» Selection
---------------

Toward a Layered Model for XML

Many thanks to Bob DuCharme, Oren Ben-Kiki, Joe Kesselman, Jeffrey Sussna, Paul Rabin, James Anderson, Nathan Kurz, Rick Jelliffe, and David Jackson for their comments. All mistakes are mine, of course.

The XML 1.0 recommendation and many of its sibling standards (XLink, XSL, and possibly schemas) are simplifications of more complex systems, but still perform multiple complex tasks in single standards. While XML 1.0 itself is a dramatic step forward for structured formats, simplifying document markup and amplifying its power simultaneously, the recommendation still has some complications. The recommendation keeps well-formedness and validity deeply intertwined, and provides options for parsers that complicate the situation further. The relationships between XML 1.0 and namespaces are already complex, and the relationships between XML itself, XLink, XSL, schemas, and other XML projects are unclear at best. It's not clear from reading individual standards how they are supposed to interact with each other, and dependencies between them may introduce additional processing overhead that isn't always needed.

---------------

» Aim of the exercise
Reproduce the layered-model-for-XML text starting with "Many thanks to" and going on through "mine, of course.", changing "comments" to "feedback".

---------------

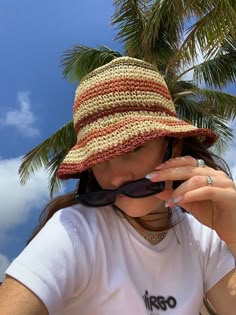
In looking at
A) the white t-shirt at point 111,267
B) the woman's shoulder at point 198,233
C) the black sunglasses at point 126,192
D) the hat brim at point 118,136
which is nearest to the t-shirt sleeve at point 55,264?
the white t-shirt at point 111,267

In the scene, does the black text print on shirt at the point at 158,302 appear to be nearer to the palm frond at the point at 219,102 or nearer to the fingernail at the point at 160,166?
the fingernail at the point at 160,166

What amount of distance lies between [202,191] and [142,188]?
17 centimetres

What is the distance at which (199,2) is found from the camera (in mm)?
7938

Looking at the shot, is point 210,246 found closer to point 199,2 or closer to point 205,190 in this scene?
point 205,190

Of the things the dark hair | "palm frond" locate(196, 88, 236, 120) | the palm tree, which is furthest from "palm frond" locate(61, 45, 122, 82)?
the dark hair

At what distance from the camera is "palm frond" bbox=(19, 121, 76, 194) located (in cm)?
1253

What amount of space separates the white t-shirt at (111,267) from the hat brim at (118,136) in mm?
156

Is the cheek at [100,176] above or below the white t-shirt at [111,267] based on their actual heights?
above

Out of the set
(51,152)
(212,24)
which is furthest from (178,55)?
(51,152)

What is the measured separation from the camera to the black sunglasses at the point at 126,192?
1.40 m

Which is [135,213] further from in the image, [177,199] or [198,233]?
[198,233]

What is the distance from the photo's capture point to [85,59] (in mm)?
12805

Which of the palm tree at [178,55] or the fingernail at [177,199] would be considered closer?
the fingernail at [177,199]

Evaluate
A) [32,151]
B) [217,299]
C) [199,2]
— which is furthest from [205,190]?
[32,151]
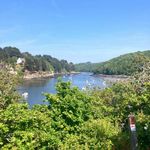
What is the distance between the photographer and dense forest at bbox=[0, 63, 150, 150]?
35.4 feet

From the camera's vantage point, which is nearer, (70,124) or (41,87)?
(70,124)

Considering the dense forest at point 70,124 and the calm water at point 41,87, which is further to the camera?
the calm water at point 41,87

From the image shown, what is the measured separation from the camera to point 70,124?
13586mm

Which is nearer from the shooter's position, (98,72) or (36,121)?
(36,121)

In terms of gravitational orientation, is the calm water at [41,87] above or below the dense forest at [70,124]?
below

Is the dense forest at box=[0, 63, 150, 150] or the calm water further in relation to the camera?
the calm water

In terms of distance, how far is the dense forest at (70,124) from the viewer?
35.4ft

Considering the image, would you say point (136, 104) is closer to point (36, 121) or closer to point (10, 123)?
point (36, 121)

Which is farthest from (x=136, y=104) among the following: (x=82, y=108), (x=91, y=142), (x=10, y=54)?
(x=10, y=54)

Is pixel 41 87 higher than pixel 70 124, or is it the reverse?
pixel 70 124

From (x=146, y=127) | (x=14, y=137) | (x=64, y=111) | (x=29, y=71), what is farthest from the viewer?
(x=29, y=71)

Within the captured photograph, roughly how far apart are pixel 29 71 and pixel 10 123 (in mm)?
146689

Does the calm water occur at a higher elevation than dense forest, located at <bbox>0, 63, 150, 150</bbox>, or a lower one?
lower

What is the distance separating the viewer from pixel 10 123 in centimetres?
1091
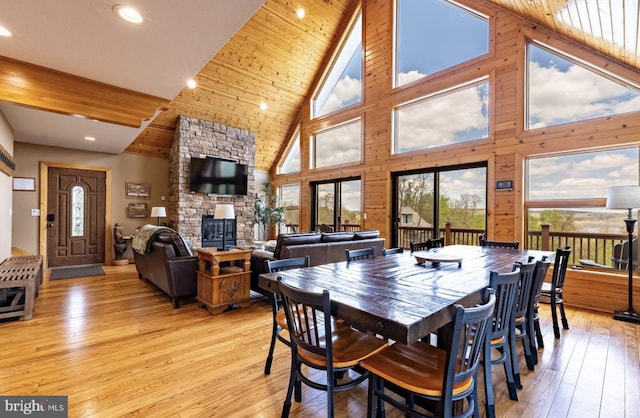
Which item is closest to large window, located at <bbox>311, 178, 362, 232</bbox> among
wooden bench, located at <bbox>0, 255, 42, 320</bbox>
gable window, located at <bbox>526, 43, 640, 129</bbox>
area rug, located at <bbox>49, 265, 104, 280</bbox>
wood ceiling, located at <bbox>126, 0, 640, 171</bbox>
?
wood ceiling, located at <bbox>126, 0, 640, 171</bbox>

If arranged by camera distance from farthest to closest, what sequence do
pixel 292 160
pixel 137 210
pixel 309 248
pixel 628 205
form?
pixel 292 160 < pixel 137 210 < pixel 309 248 < pixel 628 205

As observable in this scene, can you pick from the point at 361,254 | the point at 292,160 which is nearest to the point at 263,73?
the point at 292,160

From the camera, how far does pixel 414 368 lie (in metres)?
1.47

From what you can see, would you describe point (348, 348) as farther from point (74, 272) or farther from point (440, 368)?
point (74, 272)

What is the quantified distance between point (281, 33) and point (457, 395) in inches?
285

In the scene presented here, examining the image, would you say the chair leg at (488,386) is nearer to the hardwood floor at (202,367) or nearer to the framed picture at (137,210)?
the hardwood floor at (202,367)

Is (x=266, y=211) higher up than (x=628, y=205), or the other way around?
(x=628, y=205)

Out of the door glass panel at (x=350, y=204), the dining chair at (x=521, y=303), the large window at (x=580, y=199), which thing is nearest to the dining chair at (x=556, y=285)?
the dining chair at (x=521, y=303)

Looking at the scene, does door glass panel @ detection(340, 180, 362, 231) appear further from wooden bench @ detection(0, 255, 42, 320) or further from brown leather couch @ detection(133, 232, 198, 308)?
wooden bench @ detection(0, 255, 42, 320)

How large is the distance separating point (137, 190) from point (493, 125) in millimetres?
7883

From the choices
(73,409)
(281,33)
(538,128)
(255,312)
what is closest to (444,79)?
(538,128)

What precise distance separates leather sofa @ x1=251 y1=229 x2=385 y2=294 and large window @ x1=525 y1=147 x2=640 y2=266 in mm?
2591

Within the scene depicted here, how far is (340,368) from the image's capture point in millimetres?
1546

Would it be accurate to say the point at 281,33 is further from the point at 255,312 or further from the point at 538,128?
the point at 255,312
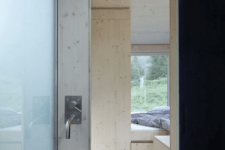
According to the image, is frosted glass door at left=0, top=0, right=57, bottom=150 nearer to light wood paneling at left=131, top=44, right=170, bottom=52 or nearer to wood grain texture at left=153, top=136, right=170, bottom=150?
wood grain texture at left=153, top=136, right=170, bottom=150

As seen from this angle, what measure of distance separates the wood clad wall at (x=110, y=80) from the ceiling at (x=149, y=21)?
26cm

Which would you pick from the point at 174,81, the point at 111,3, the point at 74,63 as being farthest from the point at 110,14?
the point at 74,63

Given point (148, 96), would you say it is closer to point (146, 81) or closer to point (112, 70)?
point (146, 81)

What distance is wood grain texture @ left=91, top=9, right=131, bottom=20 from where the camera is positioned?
2990 mm

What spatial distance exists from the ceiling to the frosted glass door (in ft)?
6.18

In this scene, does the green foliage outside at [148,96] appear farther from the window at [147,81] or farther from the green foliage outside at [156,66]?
the green foliage outside at [156,66]
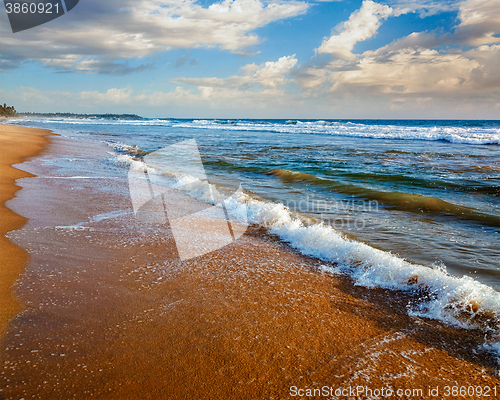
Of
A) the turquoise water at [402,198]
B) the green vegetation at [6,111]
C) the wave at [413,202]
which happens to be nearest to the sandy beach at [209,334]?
the turquoise water at [402,198]

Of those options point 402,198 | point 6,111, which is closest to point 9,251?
point 402,198

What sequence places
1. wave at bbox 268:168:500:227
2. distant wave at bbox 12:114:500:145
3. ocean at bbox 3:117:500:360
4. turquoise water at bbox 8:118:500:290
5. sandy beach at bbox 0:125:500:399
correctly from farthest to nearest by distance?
distant wave at bbox 12:114:500:145, wave at bbox 268:168:500:227, turquoise water at bbox 8:118:500:290, ocean at bbox 3:117:500:360, sandy beach at bbox 0:125:500:399

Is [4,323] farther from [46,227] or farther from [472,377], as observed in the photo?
[472,377]

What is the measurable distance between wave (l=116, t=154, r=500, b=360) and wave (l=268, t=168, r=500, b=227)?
3022mm

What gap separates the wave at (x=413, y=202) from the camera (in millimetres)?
6617

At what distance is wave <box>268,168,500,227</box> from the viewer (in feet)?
21.7

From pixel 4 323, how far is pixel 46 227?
2.53 meters

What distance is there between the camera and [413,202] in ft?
25.4

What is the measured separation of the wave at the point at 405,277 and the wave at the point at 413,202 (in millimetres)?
3022

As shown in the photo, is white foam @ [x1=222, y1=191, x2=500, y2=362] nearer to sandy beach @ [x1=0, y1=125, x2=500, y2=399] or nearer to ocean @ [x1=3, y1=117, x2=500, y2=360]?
ocean @ [x1=3, y1=117, x2=500, y2=360]

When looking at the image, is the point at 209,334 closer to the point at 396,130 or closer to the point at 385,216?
the point at 385,216

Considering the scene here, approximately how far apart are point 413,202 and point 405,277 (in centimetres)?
476

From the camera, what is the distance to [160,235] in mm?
4852

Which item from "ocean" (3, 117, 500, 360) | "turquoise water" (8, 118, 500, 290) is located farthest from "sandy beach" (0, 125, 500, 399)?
"turquoise water" (8, 118, 500, 290)
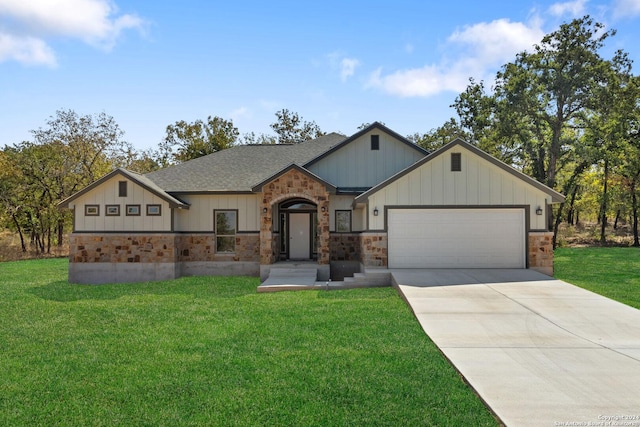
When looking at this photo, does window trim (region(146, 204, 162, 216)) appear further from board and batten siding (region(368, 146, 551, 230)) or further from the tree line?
the tree line

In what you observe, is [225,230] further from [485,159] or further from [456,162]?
[485,159]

---------------

» Output below
Many thanks to Bob DuCharme, Oren Ben-Kiki, Joe Kesselman, Jeffrey Sussna, Paul Rabin, James Anderson, Nathan Kurz, Rick Jelliffe, and David Jackson for their feedback. All mistakes are mine, of course.